* _Richiesta scritta_
Trascrivi tutte le voci riportate qui sotto come elenco numerato riga per riga, escludendo le righe vuote e le immagini.

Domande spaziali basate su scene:
···

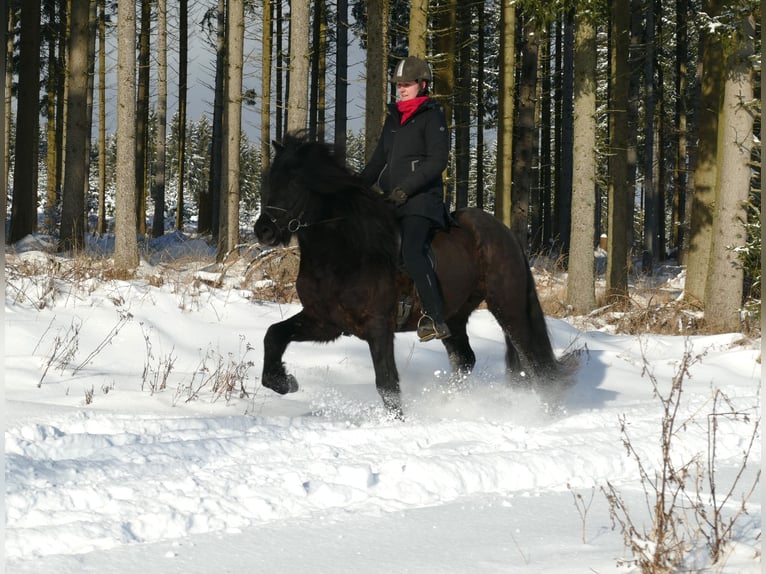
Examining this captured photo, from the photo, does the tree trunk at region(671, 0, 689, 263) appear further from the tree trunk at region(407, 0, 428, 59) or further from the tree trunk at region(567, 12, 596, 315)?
the tree trunk at region(407, 0, 428, 59)

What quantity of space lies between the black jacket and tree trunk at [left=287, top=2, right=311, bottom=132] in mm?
7915

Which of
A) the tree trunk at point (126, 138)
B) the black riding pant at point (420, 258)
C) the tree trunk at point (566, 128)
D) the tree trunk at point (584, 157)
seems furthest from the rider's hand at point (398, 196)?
the tree trunk at point (566, 128)

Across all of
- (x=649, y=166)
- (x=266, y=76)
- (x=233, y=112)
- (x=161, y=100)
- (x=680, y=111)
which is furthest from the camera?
(x=680, y=111)

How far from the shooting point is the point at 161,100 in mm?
28344

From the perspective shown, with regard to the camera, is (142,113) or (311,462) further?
(142,113)

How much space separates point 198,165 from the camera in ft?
279

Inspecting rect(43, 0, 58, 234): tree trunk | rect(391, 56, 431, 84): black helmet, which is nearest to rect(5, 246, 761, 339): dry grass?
rect(391, 56, 431, 84): black helmet

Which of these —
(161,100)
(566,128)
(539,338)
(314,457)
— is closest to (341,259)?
(314,457)

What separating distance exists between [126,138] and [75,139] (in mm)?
4068

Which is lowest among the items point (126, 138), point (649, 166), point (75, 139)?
point (126, 138)

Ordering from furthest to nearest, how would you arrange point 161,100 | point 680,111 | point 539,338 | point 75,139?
point 680,111 < point 161,100 < point 75,139 < point 539,338

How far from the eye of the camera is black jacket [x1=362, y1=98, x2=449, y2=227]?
6473mm

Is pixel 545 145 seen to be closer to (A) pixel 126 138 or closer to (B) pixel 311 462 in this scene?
(A) pixel 126 138

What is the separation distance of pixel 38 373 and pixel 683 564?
6.35 meters
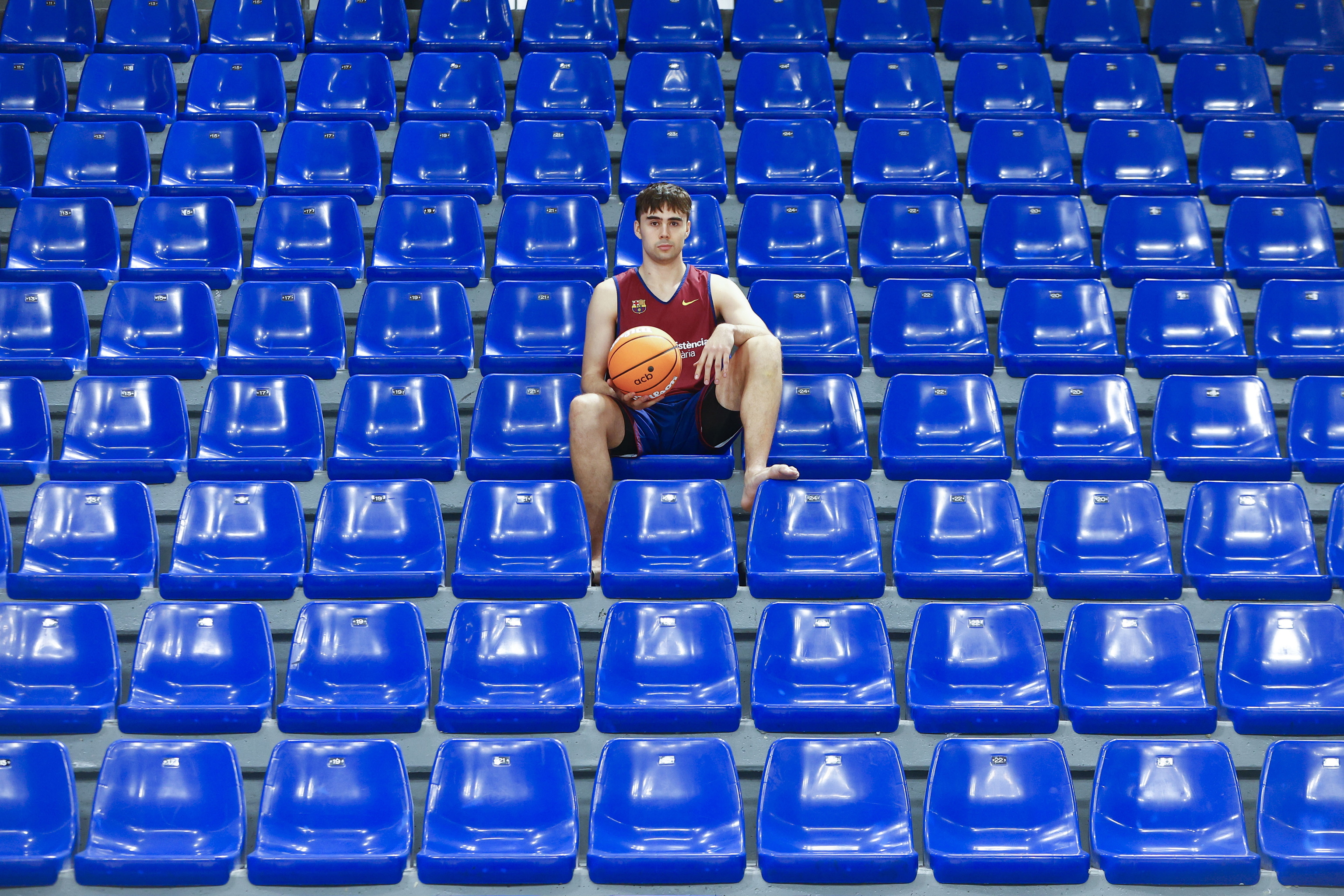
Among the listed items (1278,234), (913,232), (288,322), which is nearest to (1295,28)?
(1278,234)

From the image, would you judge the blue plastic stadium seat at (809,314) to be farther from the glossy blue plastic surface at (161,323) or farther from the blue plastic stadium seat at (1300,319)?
the glossy blue plastic surface at (161,323)

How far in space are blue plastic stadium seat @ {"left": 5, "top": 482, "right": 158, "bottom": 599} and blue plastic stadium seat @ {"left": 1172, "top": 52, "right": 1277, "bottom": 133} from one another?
3668 mm

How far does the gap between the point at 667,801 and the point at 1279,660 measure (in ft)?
4.64

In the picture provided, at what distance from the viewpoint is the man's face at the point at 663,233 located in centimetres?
329

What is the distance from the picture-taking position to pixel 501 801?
263cm

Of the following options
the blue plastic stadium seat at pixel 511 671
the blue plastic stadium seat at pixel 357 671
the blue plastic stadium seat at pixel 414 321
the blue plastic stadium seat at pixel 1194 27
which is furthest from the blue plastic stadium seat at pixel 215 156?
the blue plastic stadium seat at pixel 1194 27

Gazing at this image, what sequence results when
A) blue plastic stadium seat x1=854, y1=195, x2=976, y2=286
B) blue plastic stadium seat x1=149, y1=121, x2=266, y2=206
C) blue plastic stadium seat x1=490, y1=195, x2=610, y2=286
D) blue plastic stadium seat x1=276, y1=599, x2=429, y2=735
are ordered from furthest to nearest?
blue plastic stadium seat x1=149, y1=121, x2=266, y2=206 < blue plastic stadium seat x1=854, y1=195, x2=976, y2=286 < blue plastic stadium seat x1=490, y1=195, x2=610, y2=286 < blue plastic stadium seat x1=276, y1=599, x2=429, y2=735

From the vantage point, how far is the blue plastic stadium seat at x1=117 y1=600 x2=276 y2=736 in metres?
2.77

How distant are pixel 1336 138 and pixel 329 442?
3.42 metres

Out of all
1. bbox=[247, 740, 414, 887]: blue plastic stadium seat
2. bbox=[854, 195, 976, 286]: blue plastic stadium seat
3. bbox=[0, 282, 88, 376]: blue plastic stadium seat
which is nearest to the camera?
bbox=[247, 740, 414, 887]: blue plastic stadium seat

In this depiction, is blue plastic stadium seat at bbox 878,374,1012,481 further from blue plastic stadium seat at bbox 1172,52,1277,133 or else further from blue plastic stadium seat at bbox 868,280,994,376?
blue plastic stadium seat at bbox 1172,52,1277,133

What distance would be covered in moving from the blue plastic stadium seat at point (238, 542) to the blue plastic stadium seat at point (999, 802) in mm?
1527

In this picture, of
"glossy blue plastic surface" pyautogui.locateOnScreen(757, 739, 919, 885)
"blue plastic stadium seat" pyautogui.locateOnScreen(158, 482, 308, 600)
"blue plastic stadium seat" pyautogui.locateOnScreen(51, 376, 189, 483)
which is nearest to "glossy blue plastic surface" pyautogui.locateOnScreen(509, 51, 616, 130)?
"blue plastic stadium seat" pyautogui.locateOnScreen(51, 376, 189, 483)

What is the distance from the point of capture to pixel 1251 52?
16.1 feet
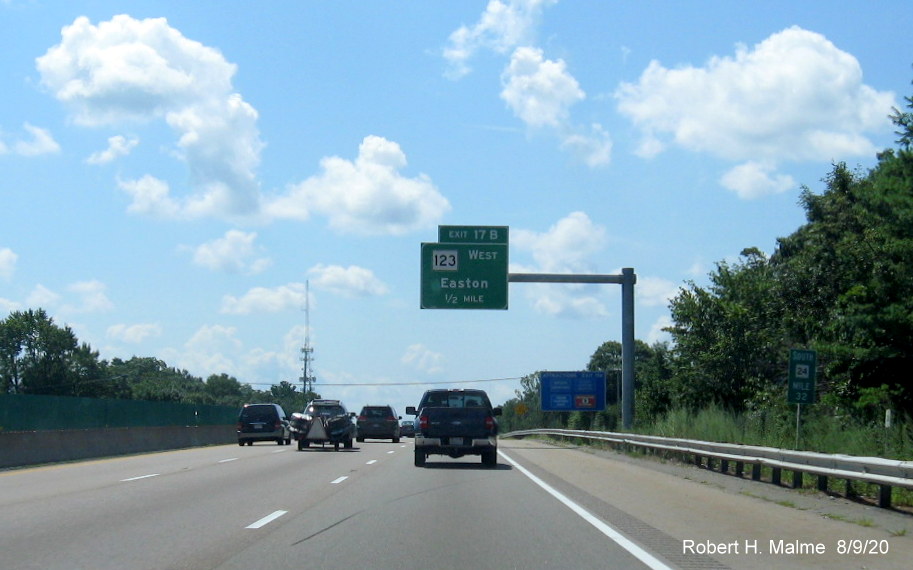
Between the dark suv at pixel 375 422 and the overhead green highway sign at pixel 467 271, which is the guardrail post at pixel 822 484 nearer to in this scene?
the overhead green highway sign at pixel 467 271

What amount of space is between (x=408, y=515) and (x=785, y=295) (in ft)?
109

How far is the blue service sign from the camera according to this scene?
184 ft

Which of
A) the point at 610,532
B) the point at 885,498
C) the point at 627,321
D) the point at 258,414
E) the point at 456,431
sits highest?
the point at 627,321

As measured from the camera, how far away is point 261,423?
43.5 metres

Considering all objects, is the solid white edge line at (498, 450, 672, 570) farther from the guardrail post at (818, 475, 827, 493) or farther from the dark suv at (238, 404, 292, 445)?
the dark suv at (238, 404, 292, 445)

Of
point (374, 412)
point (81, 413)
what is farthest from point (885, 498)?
point (374, 412)

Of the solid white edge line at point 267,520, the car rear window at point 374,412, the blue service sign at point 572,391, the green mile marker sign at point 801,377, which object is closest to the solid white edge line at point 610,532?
the solid white edge line at point 267,520

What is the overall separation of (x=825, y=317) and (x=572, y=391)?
1877cm

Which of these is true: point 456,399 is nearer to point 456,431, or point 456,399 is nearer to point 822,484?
point 456,431

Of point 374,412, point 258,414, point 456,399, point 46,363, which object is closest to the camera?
point 456,399

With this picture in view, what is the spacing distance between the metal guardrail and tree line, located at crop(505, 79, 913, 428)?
17.4ft

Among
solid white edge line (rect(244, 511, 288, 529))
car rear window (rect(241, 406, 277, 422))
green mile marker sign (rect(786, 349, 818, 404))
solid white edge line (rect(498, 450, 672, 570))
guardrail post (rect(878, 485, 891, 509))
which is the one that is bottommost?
solid white edge line (rect(498, 450, 672, 570))

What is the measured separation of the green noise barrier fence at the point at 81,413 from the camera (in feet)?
98.1

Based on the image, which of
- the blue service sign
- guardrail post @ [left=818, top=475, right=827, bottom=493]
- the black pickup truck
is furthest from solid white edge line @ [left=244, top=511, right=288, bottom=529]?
the blue service sign
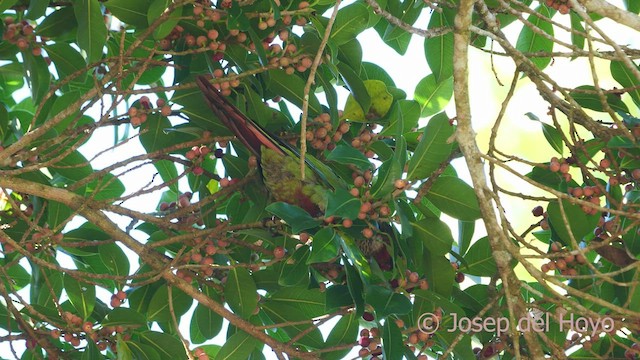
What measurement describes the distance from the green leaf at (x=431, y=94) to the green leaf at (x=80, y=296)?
1483mm

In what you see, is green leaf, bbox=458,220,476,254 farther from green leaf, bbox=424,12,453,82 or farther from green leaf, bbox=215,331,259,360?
green leaf, bbox=215,331,259,360

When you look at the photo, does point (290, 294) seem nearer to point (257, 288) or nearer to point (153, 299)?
point (257, 288)

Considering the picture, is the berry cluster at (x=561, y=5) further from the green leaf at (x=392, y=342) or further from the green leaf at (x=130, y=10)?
the green leaf at (x=130, y=10)

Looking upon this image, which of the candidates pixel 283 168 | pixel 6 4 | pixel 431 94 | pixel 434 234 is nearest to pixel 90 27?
pixel 6 4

···

* _Risultato finale_
1. Examining this captured photo, from the photo, does the tree trunk at region(671, 0, 689, 263) appear further from the tree trunk at region(407, 0, 428, 59) or further from the tree trunk at region(567, 12, 596, 315)?
2. the tree trunk at region(407, 0, 428, 59)
3. What quantity of space lies between the black jacket and tree trunk at [left=287, top=2, right=311, bottom=132] in mm?
4. 7915
5. Which of
6. A) the tree trunk at point (126, 138)
7. B) the black riding pant at point (420, 258)
8. C) the tree trunk at point (566, 128)
9. D) the tree trunk at point (584, 157)
10. seems furthest from the rider's hand at point (398, 196)?
11. the tree trunk at point (566, 128)
12. Across all of
13. - (x=649, y=166)
14. - (x=266, y=76)
15. - (x=233, y=112)
16. - (x=161, y=100)
17. - (x=680, y=111)
18. which is furthest from the camera?
19. (x=680, y=111)
20. How far from the shooting point is the point at 161,100 in mm?
21. 28344
22. From the perspective shown, with regard to the camera, is (142,113) or (311,462) further?
23. (142,113)
24. How much space separates point 198,165 from the camera in ft?
25. 279
26. Inspecting rect(43, 0, 58, 234): tree trunk | rect(391, 56, 431, 84): black helmet, which is nearest to rect(5, 246, 761, 339): dry grass?
27. rect(391, 56, 431, 84): black helmet
28. Which of these —
29. (161,100)
30. (566,128)
31. (539,338)
32. (314,457)
33. — is closest to (341,259)?
34. (314,457)
35. What separating distance exists between [126,138] and [75,139] (in mm)?
36. 4068
37. Which is lowest among the items point (126, 138), point (649, 166), point (75, 139)?
38. point (126, 138)
39. Ordering from furthest to nearest, how would you arrange point 161,100 | point 680,111 | point 539,338 | point 75,139?
40. point 680,111 < point 161,100 < point 75,139 < point 539,338
41. How far from the eye of the camera is black jacket [x1=362, y1=98, x2=449, y2=227]?
42. 6473mm
43. Is pixel 545 145 seen to be closer to (A) pixel 126 138 or closer to (B) pixel 311 462 in this scene?
44. (A) pixel 126 138
45. What is the separation distance of pixel 38 373 and pixel 683 564?
46. 6.35 meters
47. Among the listed items (1278,234), (913,232), (288,322), which is nearest to (1295,28)?
48. (1278,234)
49. From the image, would you judge the blue plastic stadium seat at (809,314) to be farther from the glossy blue plastic surface at (161,323) or farther from the blue plastic stadium seat at (1300,319)?
50. the glossy blue plastic surface at (161,323)
51. How far in space are blue plastic stadium seat @ {"left": 5, "top": 482, "right": 158, "bottom": 599} and blue plastic stadium seat @ {"left": 1172, "top": 52, "right": 1277, "bottom": 133} from one another?
52. 3668 mm
53. How far does the gap between the point at 667,801 and the point at 1279,660 measure (in ft)?
54. 4.64
55. In the picture provided, at what distance from the viewpoint is the man's face at the point at 663,233 located in centimetres?
56. 329
57. What is the distance from the picture-taking position to pixel 501 801?
58. 263cm
59. Of the following options
60. the blue plastic stadium seat at pixel 511 671
61. the blue plastic stadium seat at pixel 357 671
62. the blue plastic stadium seat at pixel 414 321
63. the blue plastic stadium seat at pixel 1194 27
64. which is furthest from the blue plastic stadium seat at pixel 215 156?
65. the blue plastic stadium seat at pixel 1194 27
66. Gazing at this image, what sequence results when
67. A) blue plastic stadium seat x1=854, y1=195, x2=976, y2=286
68. B) blue plastic stadium seat x1=149, y1=121, x2=266, y2=206
69. C) blue plastic stadium seat x1=490, y1=195, x2=610, y2=286
70. D) blue plastic stadium seat x1=276, y1=599, x2=429, y2=735
71. are ordered from furthest to nearest?
72. blue plastic stadium seat x1=149, y1=121, x2=266, y2=206 < blue plastic stadium seat x1=854, y1=195, x2=976, y2=286 < blue plastic stadium seat x1=490, y1=195, x2=610, y2=286 < blue plastic stadium seat x1=276, y1=599, x2=429, y2=735
73. From the vantage point, how far is the blue plastic stadium seat at x1=117 y1=600 x2=276 y2=736 in metres?
74. 2.77
75. How distant are pixel 1336 138 and pixel 329 442?
76. 3.42 metres
77. Out of all
78. 1. bbox=[247, 740, 414, 887]: blue plastic stadium seat
79. 2. bbox=[854, 195, 976, 286]: blue plastic stadium seat
80. 3. bbox=[0, 282, 88, 376]: blue plastic stadium seat
81. which is nearest to the camera?
82. bbox=[247, 740, 414, 887]: blue plastic stadium seat
83. In this depiction, is blue plastic stadium seat at bbox 878,374,1012,481 further from blue plastic stadium seat at bbox 1172,52,1277,133 or else further from blue plastic stadium seat at bbox 868,280,994,376?
84. blue plastic stadium seat at bbox 1172,52,1277,133
85. What distance would be covered in moving from the blue plastic stadium seat at point (238, 542) to the blue plastic stadium seat at point (999, 802) in mm?
86. 1527
87. In this picture, of
88. "glossy blue plastic surface" pyautogui.locateOnScreen(757, 739, 919, 885)
89. "blue plastic stadium seat" pyautogui.locateOnScreen(158, 482, 308, 600)
90. "blue plastic stadium seat" pyautogui.locateOnScreen(51, 376, 189, 483)
91. which is nearest to "glossy blue plastic surface" pyautogui.locateOnScreen(509, 51, 616, 130)?
92. "blue plastic stadium seat" pyautogui.locateOnScreen(51, 376, 189, 483)
93. What is the distance from the point of capture to pixel 1251 52?
94. 16.1 feet
95. Between the dark suv at pixel 375 422 and the overhead green highway sign at pixel 467 271, which is the guardrail post at pixel 822 484 nearer to in this scene?
96. the overhead green highway sign at pixel 467 271
97. What amount of space is between (x=408, y=515) and (x=785, y=295) (in ft)?
98. 109
99. How far is the blue service sign from the camera according to this scene?
100. 184 ft
101. Which of
102. A) the point at 610,532
103. B) the point at 885,498
104. C) the point at 627,321
105. D) the point at 258,414
106. E) the point at 456,431
107. sits highest?
108. the point at 627,321
109. As measured from the camera, how far away is point 261,423?
110. 43.5 metres
111. Considering all objects, is the solid white edge line at (498, 450, 672, 570) farther from the guardrail post at (818, 475, 827, 493) or farther from the dark suv at (238, 404, 292, 445)?
112. the dark suv at (238, 404, 292, 445)
113. Of
114. point (374, 412)
115. point (81, 413)
116. what is farthest from point (885, 498)?
117. point (374, 412)
118. Of the solid white edge line at point 267,520, the car rear window at point 374,412, the blue service sign at point 572,391, the green mile marker sign at point 801,377, which object is closest to the solid white edge line at point 610,532?
119. the solid white edge line at point 267,520
120. What is the overall separation of (x=825, y=317) and (x=572, y=391)?
121. 1877cm
122. Which of these is true: point 456,399 is nearer to point 456,431, or point 456,399 is nearer to point 822,484?
123. point 456,431
124. Of point 374,412, point 258,414, point 456,399, point 46,363, which object is closest to the camera?
125. point 456,399
126. With this picture in view, what is the spacing distance between the metal guardrail and tree line, located at crop(505, 79, 913, 428)?
127. 17.4ft
128. Among
129. solid white edge line (rect(244, 511, 288, 529))
130. car rear window (rect(241, 406, 277, 422))
131. green mile marker sign (rect(786, 349, 818, 404))
132. solid white edge line (rect(498, 450, 672, 570))
133. guardrail post (rect(878, 485, 891, 509))
134. which is the one that is bottommost?
135. solid white edge line (rect(498, 450, 672, 570))
136. What is the measured separation of the green noise barrier fence at the point at 81,413 from the camera (in feet)?
137. 98.1
138. Based on the image, which of
139. - the blue service sign
140. - guardrail post @ [left=818, top=475, right=827, bottom=493]
141. - the black pickup truck
142. is furthest from solid white edge line @ [left=244, top=511, right=288, bottom=529]?
143. the blue service sign
144. What measurement describes the distance from the green leaf at (x=431, y=94) to the green leaf at (x=80, y=296)?
145. 1483mm
146. In what you see, is green leaf, bbox=458,220,476,254 farther from green leaf, bbox=424,12,453,82 or farther from green leaf, bbox=215,331,259,360?
147. green leaf, bbox=215,331,259,360
148. When you look at the photo, does point (290, 294) seem nearer to point (257, 288) or nearer to point (153, 299)?
149. point (257, 288)
150. Considering the picture, is the berry cluster at (x=561, y=5) further from the green leaf at (x=392, y=342) or further from the green leaf at (x=130, y=10)?
151. the green leaf at (x=130, y=10)
152. Looking upon this image, which of the candidates pixel 283 168 | pixel 6 4 | pixel 431 94 | pixel 434 234 is nearest to pixel 90 27?
153. pixel 6 4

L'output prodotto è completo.